Three down, I continued on the path to Bross, which is technically off-limits because it is private property. Skirting the summit via the trail, a mere two hundred yards to the top, I made what by most any standard would be considered an unethical decision: I decided to go for it. I scrambled to the top, and promptly frightened a young couple hiding behind a large cairn.
We laughed, took a couple of pictures, and then I hit it for the descent. The descent of Bross is tricky, and I did my best to follow the beta on 14ers.com for when to head down through the messy scree to the bottom. The scree was a dangerous mess, and I slid most of the way down. The trail was steep and rough, and would have been miserable to go up. Going down had gravity on my side, but my quads were shot. Five peaks bagged in two days: not bad.

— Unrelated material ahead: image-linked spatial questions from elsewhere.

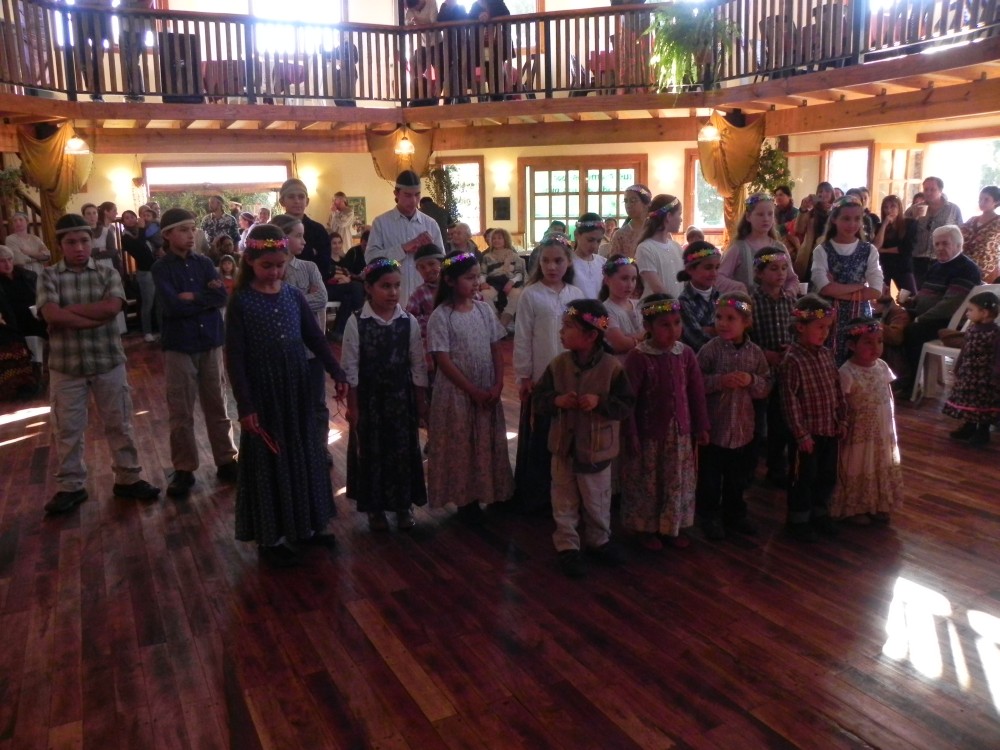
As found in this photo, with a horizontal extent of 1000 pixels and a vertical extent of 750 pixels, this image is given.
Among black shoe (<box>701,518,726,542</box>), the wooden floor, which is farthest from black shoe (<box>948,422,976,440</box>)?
black shoe (<box>701,518,726,542</box>)

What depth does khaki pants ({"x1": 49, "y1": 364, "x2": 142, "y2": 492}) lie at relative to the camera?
14.8 feet

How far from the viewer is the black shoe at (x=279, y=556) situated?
150 inches

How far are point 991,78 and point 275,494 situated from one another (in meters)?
8.29

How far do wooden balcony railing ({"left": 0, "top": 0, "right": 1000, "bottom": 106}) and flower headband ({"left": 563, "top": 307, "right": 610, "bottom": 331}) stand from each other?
6883mm

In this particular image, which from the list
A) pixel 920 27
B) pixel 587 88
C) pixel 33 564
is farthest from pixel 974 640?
Answer: pixel 587 88

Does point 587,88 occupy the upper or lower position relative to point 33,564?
upper

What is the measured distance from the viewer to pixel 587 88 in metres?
11.4

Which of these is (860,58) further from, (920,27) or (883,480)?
(883,480)

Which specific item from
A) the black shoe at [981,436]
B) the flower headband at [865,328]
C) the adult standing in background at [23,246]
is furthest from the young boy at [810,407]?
the adult standing in background at [23,246]

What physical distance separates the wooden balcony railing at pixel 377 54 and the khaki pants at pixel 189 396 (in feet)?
21.7

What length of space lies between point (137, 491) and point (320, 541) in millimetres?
1414

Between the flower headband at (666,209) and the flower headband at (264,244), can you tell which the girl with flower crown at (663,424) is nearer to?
the flower headband at (666,209)

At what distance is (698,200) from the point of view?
14.0 meters

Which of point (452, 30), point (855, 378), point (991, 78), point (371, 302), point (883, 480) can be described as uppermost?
point (452, 30)
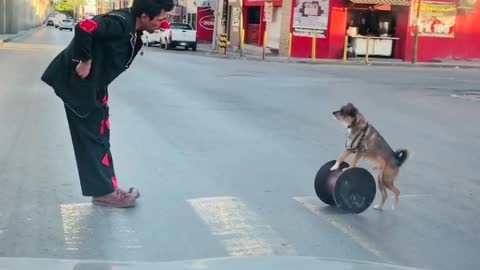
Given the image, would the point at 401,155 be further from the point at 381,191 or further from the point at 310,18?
the point at 310,18

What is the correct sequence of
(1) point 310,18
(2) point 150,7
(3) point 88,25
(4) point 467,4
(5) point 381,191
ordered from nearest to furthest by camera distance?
1. (3) point 88,25
2. (2) point 150,7
3. (5) point 381,191
4. (1) point 310,18
5. (4) point 467,4

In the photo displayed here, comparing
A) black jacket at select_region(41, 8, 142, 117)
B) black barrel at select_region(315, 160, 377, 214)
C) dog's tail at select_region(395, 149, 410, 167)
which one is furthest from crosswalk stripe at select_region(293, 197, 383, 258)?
black jacket at select_region(41, 8, 142, 117)

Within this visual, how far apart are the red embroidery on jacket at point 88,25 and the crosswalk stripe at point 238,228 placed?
5.80 ft

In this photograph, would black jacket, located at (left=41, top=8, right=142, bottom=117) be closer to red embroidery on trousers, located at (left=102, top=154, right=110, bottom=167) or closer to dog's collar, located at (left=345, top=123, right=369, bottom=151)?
red embroidery on trousers, located at (left=102, top=154, right=110, bottom=167)

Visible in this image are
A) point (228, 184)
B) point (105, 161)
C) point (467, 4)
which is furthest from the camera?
point (467, 4)

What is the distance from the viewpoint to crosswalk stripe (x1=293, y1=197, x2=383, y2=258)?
523cm

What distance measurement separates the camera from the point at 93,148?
5.78 meters

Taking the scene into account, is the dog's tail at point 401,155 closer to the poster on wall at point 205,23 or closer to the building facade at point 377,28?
the building facade at point 377,28

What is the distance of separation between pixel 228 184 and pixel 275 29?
3189 centimetres

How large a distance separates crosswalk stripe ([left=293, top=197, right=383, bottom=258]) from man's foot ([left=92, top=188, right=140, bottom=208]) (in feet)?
5.12

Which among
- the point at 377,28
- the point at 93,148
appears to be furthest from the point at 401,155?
the point at 377,28

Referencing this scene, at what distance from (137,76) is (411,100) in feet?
24.5

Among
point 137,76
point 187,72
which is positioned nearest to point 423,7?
point 187,72

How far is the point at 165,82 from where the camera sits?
17594mm
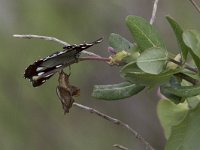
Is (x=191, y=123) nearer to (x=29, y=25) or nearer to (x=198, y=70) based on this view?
(x=198, y=70)

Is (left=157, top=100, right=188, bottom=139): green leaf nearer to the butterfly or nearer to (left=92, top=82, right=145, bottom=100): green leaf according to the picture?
(left=92, top=82, right=145, bottom=100): green leaf

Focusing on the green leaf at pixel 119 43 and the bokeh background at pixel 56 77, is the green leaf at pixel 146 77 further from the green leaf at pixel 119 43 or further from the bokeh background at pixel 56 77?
the bokeh background at pixel 56 77

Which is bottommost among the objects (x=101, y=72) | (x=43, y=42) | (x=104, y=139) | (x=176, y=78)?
(x=104, y=139)

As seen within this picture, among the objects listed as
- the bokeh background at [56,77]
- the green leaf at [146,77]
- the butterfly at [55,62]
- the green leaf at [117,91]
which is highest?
the butterfly at [55,62]

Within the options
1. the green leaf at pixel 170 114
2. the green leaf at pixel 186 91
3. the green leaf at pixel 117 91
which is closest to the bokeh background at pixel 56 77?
the green leaf at pixel 170 114

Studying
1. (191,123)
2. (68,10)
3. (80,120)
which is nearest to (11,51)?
(68,10)

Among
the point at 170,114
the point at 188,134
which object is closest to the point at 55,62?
the point at 188,134
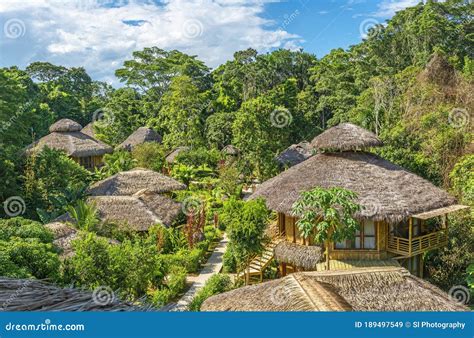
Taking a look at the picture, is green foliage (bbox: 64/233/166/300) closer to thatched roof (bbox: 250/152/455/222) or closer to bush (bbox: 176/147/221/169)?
thatched roof (bbox: 250/152/455/222)

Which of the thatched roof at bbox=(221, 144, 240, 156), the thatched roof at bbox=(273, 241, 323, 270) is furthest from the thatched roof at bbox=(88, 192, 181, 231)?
the thatched roof at bbox=(221, 144, 240, 156)

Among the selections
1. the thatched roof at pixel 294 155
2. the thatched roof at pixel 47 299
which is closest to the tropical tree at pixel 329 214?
the thatched roof at pixel 47 299

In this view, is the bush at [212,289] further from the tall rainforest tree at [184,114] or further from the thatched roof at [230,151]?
the tall rainforest tree at [184,114]

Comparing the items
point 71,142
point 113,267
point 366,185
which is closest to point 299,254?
point 366,185

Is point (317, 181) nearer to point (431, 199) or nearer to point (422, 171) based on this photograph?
point (431, 199)

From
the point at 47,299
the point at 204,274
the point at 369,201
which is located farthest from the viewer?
the point at 204,274

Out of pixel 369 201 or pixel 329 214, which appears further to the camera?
pixel 369 201

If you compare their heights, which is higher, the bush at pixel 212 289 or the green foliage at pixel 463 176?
the green foliage at pixel 463 176

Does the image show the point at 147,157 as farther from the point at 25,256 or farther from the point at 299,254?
the point at 25,256
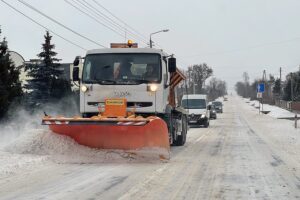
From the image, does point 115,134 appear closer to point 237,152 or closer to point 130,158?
point 130,158

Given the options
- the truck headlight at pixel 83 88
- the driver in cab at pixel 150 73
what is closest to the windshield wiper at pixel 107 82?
the truck headlight at pixel 83 88

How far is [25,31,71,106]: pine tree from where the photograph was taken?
33.9 m

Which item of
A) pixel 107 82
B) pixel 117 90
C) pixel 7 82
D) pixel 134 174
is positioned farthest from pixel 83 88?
pixel 7 82

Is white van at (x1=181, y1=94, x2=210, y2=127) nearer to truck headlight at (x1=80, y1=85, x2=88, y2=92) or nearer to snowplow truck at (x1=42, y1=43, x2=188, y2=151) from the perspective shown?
snowplow truck at (x1=42, y1=43, x2=188, y2=151)

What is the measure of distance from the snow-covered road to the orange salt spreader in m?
0.25

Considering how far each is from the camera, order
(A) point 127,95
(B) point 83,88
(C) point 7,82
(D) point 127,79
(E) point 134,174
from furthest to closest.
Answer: (C) point 7,82
(B) point 83,88
(D) point 127,79
(A) point 127,95
(E) point 134,174

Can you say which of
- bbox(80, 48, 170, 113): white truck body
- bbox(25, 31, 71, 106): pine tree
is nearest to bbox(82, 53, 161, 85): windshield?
bbox(80, 48, 170, 113): white truck body

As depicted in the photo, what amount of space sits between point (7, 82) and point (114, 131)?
1021 centimetres

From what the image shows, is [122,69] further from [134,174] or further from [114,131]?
[134,174]

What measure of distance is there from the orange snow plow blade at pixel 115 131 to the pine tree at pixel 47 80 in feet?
71.4

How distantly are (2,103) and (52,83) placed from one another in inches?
604

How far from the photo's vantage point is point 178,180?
914cm

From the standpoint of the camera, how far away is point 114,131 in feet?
38.7

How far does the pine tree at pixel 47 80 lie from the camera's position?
33.9 meters
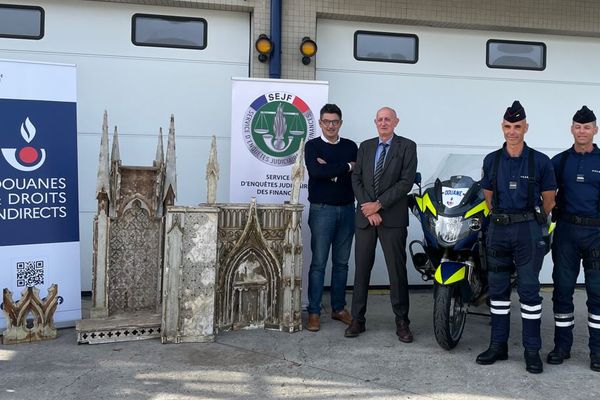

I made my way back to the car, staggering in finally by about noon. I drove back to my campground and spent the rest of the afternoon reading, dozing, and praying in my hammock. By early evening I was getting restless. I made the decision to get some road under me. I packed up and made my way back to Breck, with the idea that I'd sleep in a parking lot somewhere. I hit downtown and found a burger place--real food! A great burger and a Stella later, I walked up and down the main drag of Breck, remembering my first skiing experience (circa 1985), shopping on a snowy December night for a sweatshirt. It hadn't changed that much since then.
The night still relatively young, I decided to head back towards Denver. As I drove, it occurred to me that staying in a hotel was probably not a bad idea. I booked a room in a western suburb Marriott and finally (way later than I'd hoped) pulled in and collapsed in a real bed.
Wednesday, September 20
Up early, I made my way back east on I-80. I was home shortly after the kids got home from school and there broke my silence. It was a good trip!